Task list
- A) Answer these from the passage on nervous system cells, one line each:
(i) What do neurons originate from?
(ii) Which three types of glial cells does it name?
(iii) What does it say glial cells do not carry?
- B) Transcribe the passage on nervous system cells, everything from "Feb 28, 2009" down to "the developing embryo.".
- C) Go on with the passage on nervous system cells, picking up after its final sentence.

Feb 28, 2009 Views: 2285
Important Cells of the Nervous System
Neurons are the backbone of the central nervous system (CNS), originate from neural stem cells (NSCs) and are electrically excitable cells which transmit information to the brain or different centers of the nervous system. Glial cells (or neuroglia) support neurons in the CNS. They don't carry nerve impulses but help modulating neurotransmission, as well as providing insulation, nutrition and support. Microglial cells, astrocytes and oligodendrocytes are the types of known glial cells. With the exception of microglia, the other two glial cells are of ectodermal origin in the developing embryo.

Data for analysis
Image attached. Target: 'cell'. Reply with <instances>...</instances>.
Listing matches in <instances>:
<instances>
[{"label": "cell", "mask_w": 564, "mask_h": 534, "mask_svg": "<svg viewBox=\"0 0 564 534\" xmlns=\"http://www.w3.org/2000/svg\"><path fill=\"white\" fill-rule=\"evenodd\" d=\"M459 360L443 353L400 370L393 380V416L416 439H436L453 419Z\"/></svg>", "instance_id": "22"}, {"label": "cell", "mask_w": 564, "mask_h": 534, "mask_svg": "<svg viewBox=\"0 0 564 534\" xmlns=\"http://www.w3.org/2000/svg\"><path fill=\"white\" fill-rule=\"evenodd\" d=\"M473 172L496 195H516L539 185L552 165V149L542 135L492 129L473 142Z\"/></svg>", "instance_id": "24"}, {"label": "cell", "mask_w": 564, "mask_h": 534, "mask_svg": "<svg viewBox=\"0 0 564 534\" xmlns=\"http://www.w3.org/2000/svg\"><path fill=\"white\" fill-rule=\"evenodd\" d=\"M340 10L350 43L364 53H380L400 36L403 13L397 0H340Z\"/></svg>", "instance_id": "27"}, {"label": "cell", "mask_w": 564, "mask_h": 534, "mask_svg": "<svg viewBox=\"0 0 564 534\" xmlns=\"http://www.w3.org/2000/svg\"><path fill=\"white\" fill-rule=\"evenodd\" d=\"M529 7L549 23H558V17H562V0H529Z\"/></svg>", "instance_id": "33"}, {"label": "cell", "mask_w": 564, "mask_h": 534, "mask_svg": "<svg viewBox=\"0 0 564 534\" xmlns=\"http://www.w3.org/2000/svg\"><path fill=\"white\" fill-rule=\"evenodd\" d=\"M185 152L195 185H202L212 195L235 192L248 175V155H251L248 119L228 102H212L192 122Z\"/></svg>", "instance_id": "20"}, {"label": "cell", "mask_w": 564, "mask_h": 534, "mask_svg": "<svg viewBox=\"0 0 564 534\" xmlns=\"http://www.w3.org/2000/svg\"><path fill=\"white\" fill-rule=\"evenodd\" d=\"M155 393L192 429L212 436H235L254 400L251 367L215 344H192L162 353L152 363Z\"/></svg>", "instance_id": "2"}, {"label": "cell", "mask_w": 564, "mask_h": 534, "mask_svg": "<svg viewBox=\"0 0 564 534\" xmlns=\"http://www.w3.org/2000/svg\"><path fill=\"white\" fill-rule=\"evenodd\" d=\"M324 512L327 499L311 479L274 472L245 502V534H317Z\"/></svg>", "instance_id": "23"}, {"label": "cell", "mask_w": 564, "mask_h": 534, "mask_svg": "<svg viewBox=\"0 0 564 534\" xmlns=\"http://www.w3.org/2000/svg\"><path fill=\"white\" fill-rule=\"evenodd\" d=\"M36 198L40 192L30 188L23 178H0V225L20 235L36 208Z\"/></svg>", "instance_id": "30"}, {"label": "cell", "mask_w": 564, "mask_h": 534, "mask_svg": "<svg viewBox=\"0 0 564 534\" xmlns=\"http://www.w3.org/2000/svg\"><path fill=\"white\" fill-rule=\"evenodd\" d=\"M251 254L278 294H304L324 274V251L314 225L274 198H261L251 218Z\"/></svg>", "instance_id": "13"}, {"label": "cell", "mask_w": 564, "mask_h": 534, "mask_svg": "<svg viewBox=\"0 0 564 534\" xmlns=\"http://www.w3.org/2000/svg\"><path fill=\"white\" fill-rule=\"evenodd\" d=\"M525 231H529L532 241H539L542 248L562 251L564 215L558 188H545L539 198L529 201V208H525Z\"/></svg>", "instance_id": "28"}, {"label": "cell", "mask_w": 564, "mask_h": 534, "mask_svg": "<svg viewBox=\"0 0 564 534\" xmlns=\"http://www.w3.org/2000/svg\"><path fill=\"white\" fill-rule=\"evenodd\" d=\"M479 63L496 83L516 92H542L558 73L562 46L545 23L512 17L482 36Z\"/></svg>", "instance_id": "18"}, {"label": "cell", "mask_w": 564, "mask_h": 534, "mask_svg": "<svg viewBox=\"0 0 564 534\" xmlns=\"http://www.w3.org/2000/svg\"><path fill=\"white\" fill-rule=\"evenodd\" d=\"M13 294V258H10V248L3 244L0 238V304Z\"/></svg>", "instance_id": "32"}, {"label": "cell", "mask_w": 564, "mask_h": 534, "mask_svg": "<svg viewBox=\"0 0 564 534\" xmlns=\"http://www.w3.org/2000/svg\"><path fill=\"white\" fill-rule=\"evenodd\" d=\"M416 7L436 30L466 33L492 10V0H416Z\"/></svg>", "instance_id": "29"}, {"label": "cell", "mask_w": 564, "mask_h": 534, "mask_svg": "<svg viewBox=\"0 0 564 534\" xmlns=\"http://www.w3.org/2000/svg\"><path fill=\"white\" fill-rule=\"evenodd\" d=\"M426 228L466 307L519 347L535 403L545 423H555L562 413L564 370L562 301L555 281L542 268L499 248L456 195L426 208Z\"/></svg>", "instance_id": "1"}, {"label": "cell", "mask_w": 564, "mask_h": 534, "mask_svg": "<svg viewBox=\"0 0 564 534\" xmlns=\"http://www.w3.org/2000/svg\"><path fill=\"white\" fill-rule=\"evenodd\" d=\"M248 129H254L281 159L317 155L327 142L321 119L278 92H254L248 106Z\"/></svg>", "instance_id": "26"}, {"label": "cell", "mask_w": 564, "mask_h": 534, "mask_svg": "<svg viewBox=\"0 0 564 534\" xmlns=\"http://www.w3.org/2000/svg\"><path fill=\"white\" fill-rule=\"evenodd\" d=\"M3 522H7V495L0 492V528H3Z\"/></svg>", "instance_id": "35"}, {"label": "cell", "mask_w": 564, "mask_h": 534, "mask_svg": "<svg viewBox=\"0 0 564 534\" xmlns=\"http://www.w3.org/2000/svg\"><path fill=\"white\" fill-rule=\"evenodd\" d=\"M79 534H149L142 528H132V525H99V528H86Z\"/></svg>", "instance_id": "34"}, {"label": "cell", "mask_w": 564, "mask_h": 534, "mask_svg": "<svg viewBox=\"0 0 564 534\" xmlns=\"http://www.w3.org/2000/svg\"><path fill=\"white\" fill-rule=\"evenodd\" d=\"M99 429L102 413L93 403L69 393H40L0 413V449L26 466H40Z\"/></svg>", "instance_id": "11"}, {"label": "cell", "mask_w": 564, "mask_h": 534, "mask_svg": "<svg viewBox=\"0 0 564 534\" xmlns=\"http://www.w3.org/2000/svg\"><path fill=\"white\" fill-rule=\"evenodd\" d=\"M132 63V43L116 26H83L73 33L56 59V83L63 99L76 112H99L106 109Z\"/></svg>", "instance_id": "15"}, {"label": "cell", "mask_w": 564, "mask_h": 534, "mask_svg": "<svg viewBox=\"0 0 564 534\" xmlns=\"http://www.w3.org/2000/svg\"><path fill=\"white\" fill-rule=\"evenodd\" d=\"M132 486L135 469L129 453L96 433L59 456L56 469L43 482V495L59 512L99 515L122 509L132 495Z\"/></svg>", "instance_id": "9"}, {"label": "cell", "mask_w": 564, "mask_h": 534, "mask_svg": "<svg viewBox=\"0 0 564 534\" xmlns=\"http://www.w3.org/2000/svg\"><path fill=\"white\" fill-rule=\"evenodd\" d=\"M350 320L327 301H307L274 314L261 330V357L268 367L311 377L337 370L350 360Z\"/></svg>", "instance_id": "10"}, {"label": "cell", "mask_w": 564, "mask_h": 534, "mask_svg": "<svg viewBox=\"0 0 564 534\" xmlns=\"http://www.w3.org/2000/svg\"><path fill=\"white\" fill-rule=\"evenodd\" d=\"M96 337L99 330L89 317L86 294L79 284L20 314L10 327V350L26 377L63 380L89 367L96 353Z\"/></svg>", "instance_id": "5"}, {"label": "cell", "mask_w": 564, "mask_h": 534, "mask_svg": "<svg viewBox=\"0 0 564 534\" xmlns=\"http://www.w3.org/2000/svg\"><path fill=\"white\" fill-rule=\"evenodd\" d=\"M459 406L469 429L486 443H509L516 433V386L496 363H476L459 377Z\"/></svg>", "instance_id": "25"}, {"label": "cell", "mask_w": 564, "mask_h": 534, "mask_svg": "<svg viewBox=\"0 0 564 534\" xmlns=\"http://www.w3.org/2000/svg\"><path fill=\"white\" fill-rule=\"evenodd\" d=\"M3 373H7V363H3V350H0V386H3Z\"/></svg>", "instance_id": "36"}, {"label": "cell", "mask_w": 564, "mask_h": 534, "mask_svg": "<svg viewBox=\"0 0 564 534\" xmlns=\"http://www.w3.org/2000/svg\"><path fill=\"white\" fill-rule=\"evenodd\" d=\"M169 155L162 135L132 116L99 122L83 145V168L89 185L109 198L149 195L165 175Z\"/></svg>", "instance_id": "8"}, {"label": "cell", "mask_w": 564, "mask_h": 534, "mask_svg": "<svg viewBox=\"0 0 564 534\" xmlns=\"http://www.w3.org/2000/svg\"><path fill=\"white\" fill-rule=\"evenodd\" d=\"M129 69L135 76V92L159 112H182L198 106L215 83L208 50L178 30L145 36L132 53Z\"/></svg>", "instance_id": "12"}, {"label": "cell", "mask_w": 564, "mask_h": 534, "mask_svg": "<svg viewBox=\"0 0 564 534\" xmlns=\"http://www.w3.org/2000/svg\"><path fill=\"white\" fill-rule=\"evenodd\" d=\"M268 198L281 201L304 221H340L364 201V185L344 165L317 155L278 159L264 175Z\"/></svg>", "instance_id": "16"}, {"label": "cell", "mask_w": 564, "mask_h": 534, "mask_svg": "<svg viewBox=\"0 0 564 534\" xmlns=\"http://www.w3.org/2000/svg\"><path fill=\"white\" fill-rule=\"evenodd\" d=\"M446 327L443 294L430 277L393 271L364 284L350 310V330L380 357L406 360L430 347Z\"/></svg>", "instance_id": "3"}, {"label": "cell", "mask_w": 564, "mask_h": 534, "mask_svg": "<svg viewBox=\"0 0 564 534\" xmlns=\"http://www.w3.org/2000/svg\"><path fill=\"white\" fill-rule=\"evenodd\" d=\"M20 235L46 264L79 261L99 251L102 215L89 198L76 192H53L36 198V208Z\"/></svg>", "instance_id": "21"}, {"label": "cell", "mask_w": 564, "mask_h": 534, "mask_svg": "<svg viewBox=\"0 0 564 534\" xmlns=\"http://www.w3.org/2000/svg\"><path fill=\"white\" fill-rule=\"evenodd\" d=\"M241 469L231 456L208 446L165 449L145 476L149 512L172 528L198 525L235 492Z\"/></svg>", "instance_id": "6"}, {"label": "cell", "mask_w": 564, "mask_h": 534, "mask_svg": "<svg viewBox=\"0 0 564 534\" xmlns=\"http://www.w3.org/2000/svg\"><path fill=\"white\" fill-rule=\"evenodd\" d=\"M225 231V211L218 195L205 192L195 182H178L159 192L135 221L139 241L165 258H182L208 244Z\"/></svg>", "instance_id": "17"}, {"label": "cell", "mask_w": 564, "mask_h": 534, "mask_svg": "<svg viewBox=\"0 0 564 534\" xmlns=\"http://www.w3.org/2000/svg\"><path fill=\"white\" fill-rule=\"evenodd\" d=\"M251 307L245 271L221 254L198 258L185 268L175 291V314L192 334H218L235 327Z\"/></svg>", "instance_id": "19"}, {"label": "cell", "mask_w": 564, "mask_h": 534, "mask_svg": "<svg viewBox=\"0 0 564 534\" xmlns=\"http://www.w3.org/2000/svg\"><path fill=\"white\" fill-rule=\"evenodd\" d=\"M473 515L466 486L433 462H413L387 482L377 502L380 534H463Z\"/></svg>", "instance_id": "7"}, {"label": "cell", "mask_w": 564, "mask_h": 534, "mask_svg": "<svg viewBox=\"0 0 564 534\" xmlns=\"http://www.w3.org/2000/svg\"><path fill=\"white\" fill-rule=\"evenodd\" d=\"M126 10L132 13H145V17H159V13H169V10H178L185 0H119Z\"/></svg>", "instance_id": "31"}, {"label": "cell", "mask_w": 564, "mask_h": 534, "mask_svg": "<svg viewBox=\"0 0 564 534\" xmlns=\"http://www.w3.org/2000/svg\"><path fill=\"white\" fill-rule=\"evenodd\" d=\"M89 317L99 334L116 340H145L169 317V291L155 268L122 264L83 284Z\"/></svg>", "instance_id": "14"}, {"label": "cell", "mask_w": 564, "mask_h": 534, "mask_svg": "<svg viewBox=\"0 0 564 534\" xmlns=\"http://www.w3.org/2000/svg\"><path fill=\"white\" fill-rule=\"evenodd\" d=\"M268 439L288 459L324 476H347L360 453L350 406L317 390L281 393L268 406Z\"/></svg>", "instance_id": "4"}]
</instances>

Answers to the exercises
- A)
(i) Neural stem cells (NSCs).
(ii) Microglial cells, astrocytes and oligodendrocytes.
(iii) Nerve impulses.

- B)
Feb 28, 2009 Views: 2285
Important Cells of the Nervous System
Neurons are the backbone of the central nervous system (CNS), originate from neural stem cells (NSCs) and are electrically excitable cells which transmit information to the brain or different centers of the nervous system. Glial cells (or neuroglia) support neurons in the CNS. They don't carry nerve impulses but help modulating neurotransmission, as well as providing insulation, nutrition and support. Microglial cells, astrocytes and oligodendrocytes are the types of known glial cells. With the exception of microglia, the other two glial cells are of ectodermal origin in the developing embryo.

- C)
Astrocytes are involved in the physical structure of the brain and provide neurons with essential nutrients. They originate from NSCs that differentiate into glial-restricted precursors (GRPs). GRPs may then develop into astrocyte precursor cells (APCs) from which astrocytes derive. Oligodendrocytes, in the form of myelin sheaths, provide insulation for axons in the CNS and aid the conduction of electrical signals. Oligodendrocytes arise from oligodendrocyte precursor cells (OPCs). Microglial cells are the first and main form of immune defense in the CNS. They act during neuroinflammation by stimulating the release of proinflammatory cytokines and chemokines. Unlike all other glial cells, microglial cells originate from hemopoietic stem cells in the bone marrow and constantly migrate around the nervous system looking for neural damage and intruders.